Work the pizza crust on a stone or large cutting board until it's thin and about 12" in diameter. Spread the ricotta cheese on 1/2 of the crust, as you will be folding the other half of the crust over to create the calzone. Pour your sauteed greens mixture over the ricotta and top with parmesan cheese, reserving a little cheese to sprinkle on top of the folded crust.

Place your calzone on a pizza pan on baking sheet and bake in a preheated 450 degree oven for 18-20 minutes or until the top is golden brown. Slice calzone into six pieces and let cool. Serve with a side of warm marinara sauce (whatever you have open in the fridge) for dipping.

Seafood Chowder

I created this chowder to use the leftover lobster from our Valentines Day dinner. I was hoping for something delicious and creamy like the chowder I ate back in college at Splash Cafe in Pismo Beach, but, um, low cal and cream free (yeah right). It turned out less creamy and more smoky, but it was still pretty good, and a great way to use the leftovers. This recipe made enough for two for dinner, lunch leftovers, and a freezer container for another night.


Lobster and Clam Seafood Chowder
1 yellow onion, diced
2 ribs celery, sliced
6-7 fingerling potatoes, cubed
1 bay leaf
1 tsp italian seasoning
2 packages cooked clams
1/2 cup shelled and chopped lobster
1 12 oz can chicken stock
1 8 oz bottle clam juice
4 cups lowfat or nonfat milk
1/2 cup flour

Sautee onion and celery in olive oil in the bottom of a large pot. When the onion is beginning to carmelize and the celery is soft, add chicken stock, clam juice italian seasoning and bay leaf to the pot, then add the cubed potatoes and simmer until they begin to soften. Whisk together the milk and flour in a separate bowl and add to the pot. When the chowder is fully heated and begins to bubble add the clams and lobster. Simmer for a few more minutes and then serve! We topped ours with green onions and tobasco sauce. Not dreamy, creamy, Splash! Chowder, but a nice warm dinner on a cold night nevertheless.
====
**PROBLEMS AND TASKS:**
a) Summarize the recipe text in two sentences.
b) According to the recipe text, why is the ricotta spread on only half of the crust? Answer in one sentence.
The rows have nothing to do with the recipe text.
====
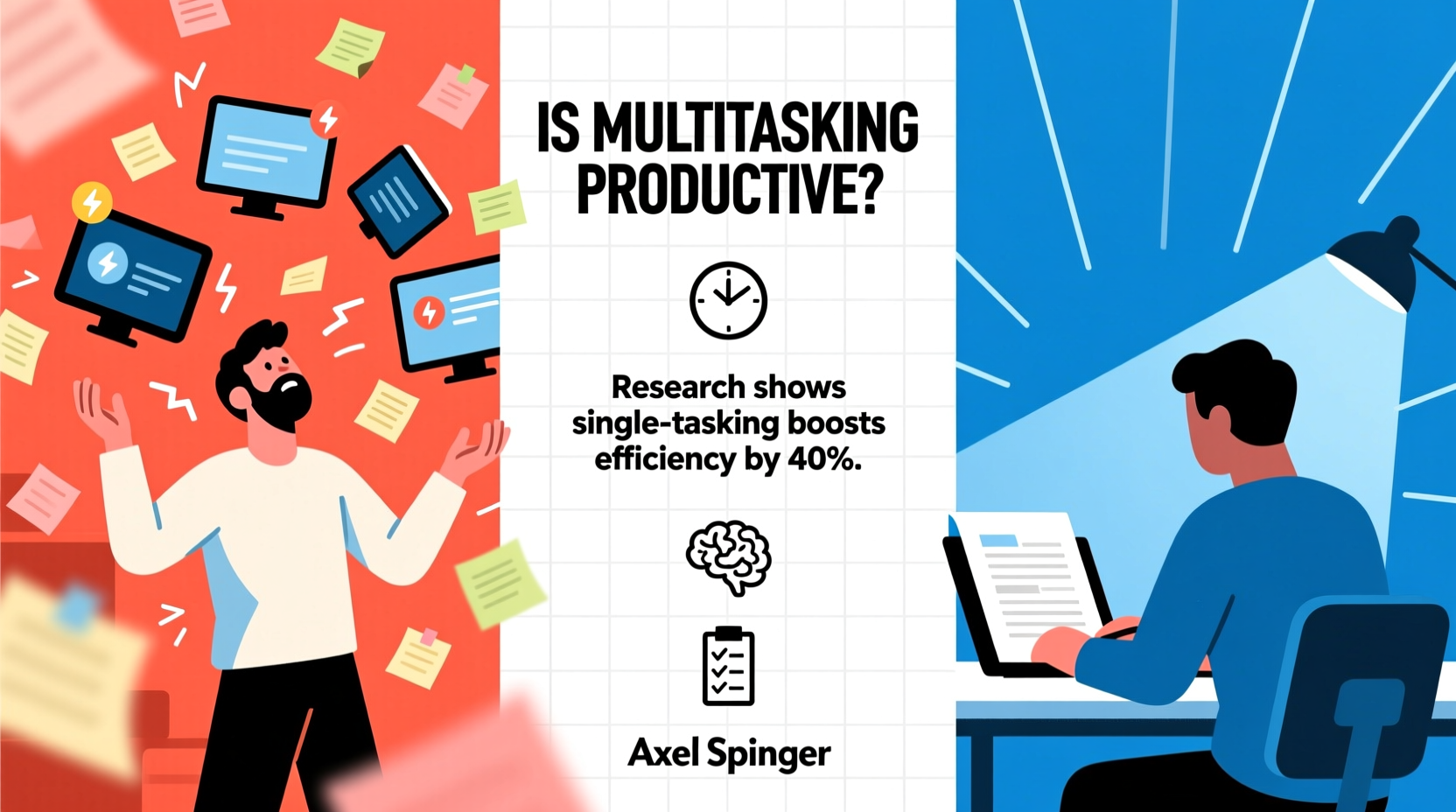 IS MULTITASKING PRODUCTIVE?

Research shows single-tasking boosts efficiency by 40%.

Axel Spinger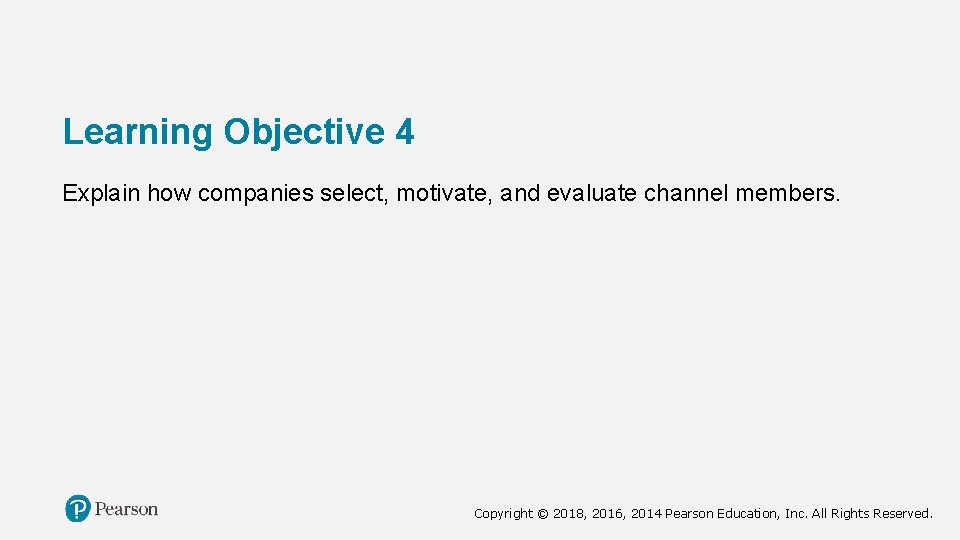 Learning Objective 4

Explain how companies select, motivate, and evaluate channel members.

Pearson

Copyright © 2018, 2016, 2014 Pearson Education, Inc. All Rights Reserved.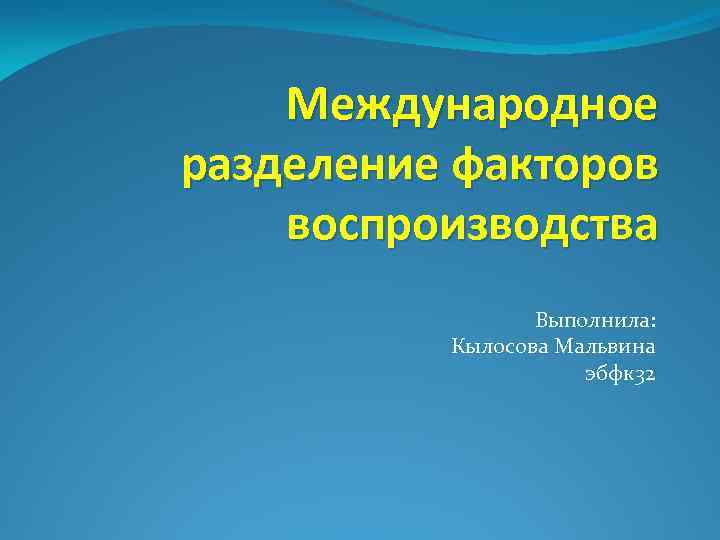 Международное разделение факторов воспроизводства

Выполнила:
Кылосова Мальвина
эбфк32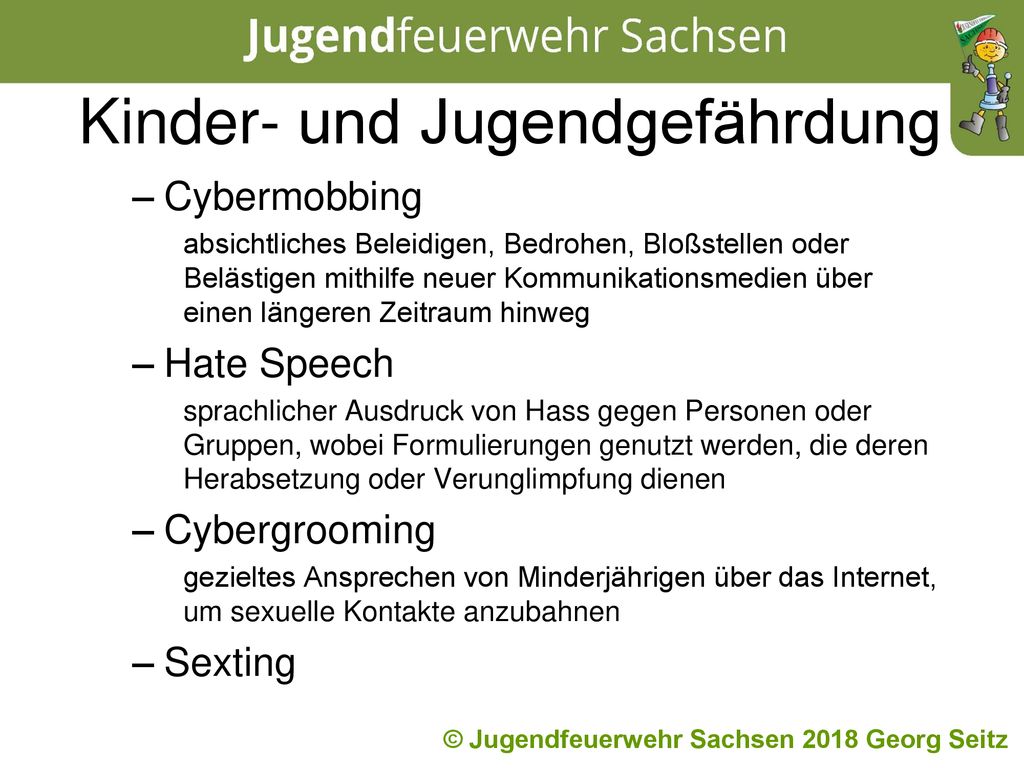 Jugendfeuerwehr Sachsen

Kinder- und Jugendgefährdung

– Cybermobbing

absichtliches Beleidigen, Bedrohen, Bloßstellen oder Belästigen mithilfe neuer Kommunikationsmedien über einen längeren Zeitraum hinweg

– Hate Speech

sprachlicher Ausdruck von Hass gegen Personen oder Gruppen, wobei Formulierungen genutzt werden, die deren Herabsetzung oder Verunglimpfung dienen

– Cybergrooming

gezieltes Ansprechen von Minderjährigen über das Internet, um sexuelle Kontakte anzubahnen

– Sexting

© Jugendfeuerwehr Sachsen 2018 Georg Seitz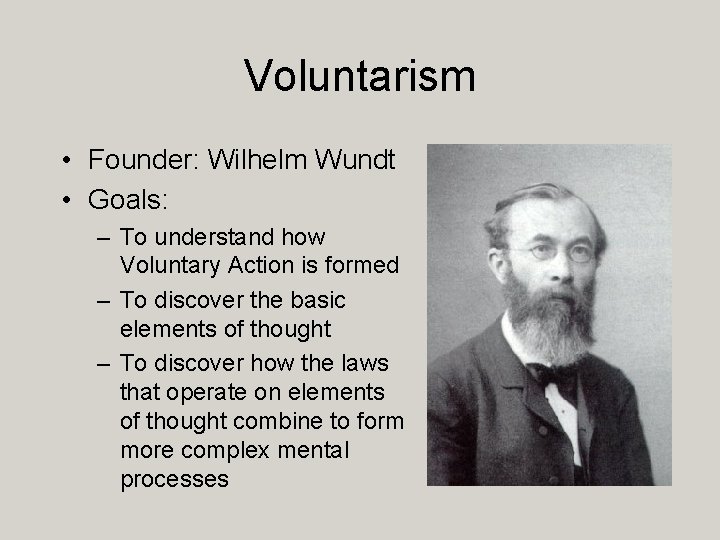 Voluntarism

• Founder: Wilhelm Wundt
• Goals:
– To understand how Voluntary Action is formed
– To discover the basic elements of thought
– To discover how the laws that operate on elements of thought combine to form more complex mental processes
====
**SOLUTIONS IN ORDER:**
a) The first part gives the last steps of a calzone: ricotta, sauteed greens, and parmesan go on half of a thin 12-inch crust, which is folded over, baked at 450 degrees for 18 to 20 minutes, sliced, and served with warm marinara. The second part is a lobster and clam chowder made from Valentine's Day leftovers, in which onion and celery are sauteed, simmered with stock, clam juice, seasoning, and potatoes, thickened with milk and flour, and finished with the clams and lobster.

b) The ricotta covers only half because the other half of the crust will be folded over it to create the calzone.